Hi,
I have some issues with gres usage. I'm running slurm of 16.05.4 version
and I have a small stand with 4 nodes+master. The best description of it
would be to paste confs:
slurm.conf:
http://paste.org.ru/?m8v7ca
gres.conf:
http://paste.org.ru/?ouspnz
They are populated on each node.
And the problem is following:
[dkryzhevich@gpu ~]$ srun -N 1 --gres gpu:c2050 <whatever>
srun: error: Unable to allocate resources: Requested node configuration
is not available
[dkryzhevich@gpu ~]$
Relevant logs:
http://paste.org.ru/?mj4dfs
Whatever I did with --gres flag it just does not start. What am I
missing here?
I tried to remove Type column from gres.conf and all nodes have gone
into "drain" state. I tried to remove all details from Gres column in
slurm.conf in addition (i.e. "NodeName=node2 Gres=gpu:1 CoresPerSocket=2
ThreadsPerCore=2 State=UNKNOWN") and task was submitted but I want the
ability to specify type of card in case I really need it.

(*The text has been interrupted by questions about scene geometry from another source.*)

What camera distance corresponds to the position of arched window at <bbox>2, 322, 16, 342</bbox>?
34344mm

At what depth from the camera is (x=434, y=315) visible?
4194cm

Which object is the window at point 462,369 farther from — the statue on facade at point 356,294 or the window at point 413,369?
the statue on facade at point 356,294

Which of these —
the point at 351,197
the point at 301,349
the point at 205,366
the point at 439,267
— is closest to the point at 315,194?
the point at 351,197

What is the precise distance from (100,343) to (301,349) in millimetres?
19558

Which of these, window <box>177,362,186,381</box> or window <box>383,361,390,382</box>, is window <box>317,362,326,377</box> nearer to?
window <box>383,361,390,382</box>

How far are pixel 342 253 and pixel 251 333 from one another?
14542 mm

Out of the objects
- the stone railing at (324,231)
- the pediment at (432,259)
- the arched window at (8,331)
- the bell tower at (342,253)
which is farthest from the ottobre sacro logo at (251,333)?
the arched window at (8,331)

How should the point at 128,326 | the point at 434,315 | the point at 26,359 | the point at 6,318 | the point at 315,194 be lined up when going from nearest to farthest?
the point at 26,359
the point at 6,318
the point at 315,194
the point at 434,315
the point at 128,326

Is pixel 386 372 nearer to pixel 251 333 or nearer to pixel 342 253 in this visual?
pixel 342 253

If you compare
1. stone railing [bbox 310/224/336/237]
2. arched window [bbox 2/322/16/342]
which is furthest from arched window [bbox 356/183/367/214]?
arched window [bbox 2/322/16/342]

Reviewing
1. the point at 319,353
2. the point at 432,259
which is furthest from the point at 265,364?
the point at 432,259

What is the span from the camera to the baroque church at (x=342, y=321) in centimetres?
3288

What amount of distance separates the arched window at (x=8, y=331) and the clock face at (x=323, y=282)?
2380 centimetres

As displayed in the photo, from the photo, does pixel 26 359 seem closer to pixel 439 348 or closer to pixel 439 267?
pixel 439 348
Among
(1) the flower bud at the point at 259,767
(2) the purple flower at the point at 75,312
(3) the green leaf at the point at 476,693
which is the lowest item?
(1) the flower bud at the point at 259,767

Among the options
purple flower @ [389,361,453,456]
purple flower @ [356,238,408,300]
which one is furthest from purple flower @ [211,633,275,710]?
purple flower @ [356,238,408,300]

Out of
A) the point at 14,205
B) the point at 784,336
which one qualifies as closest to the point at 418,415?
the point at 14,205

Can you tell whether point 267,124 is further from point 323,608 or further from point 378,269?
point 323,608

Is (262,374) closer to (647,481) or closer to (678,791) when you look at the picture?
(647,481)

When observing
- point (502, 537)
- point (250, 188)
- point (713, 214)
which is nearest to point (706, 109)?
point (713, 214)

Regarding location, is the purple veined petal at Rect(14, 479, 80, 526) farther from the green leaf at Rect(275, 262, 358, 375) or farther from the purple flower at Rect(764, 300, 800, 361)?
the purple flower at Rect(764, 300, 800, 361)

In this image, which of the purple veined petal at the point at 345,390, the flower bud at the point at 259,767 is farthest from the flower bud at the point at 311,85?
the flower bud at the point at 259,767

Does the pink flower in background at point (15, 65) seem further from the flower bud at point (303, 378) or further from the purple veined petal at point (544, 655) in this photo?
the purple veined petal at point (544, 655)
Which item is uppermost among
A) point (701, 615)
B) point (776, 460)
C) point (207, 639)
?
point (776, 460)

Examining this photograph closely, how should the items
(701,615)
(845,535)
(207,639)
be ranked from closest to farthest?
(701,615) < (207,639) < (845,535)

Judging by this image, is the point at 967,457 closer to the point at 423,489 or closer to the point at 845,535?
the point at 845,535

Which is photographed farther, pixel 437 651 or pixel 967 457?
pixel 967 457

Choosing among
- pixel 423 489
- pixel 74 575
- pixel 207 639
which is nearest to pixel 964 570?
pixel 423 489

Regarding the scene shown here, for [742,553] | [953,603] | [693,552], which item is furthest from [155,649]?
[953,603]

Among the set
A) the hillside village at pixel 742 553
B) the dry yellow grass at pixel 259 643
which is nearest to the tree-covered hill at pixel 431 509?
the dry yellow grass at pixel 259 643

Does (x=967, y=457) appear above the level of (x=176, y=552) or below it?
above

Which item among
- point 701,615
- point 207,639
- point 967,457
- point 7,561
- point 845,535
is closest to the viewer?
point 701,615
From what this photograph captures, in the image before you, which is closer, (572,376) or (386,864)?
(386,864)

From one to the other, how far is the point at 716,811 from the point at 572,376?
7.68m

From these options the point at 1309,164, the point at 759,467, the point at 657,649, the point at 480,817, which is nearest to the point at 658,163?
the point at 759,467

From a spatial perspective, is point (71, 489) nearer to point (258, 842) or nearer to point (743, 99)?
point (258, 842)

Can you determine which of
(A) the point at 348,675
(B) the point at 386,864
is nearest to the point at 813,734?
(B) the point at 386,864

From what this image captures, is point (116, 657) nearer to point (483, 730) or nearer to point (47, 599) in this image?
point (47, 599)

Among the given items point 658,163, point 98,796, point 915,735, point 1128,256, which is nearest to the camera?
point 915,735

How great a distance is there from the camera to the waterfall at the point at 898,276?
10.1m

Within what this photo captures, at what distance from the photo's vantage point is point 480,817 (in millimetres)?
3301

And two small unrelevant questions.
1. Is it possible to submit a job from any node, or is it master only?
Start secondary slurmctl daemon on each node may be, I don't know.
2. Is it possible to start a job on two separate nodes with nvidia cards
in a way something like
$ srun --gres gpu:2
? The point is to use 2-3-4 cards installed on different nodes with some
MPI connection between threads.
BR,
Dmitrij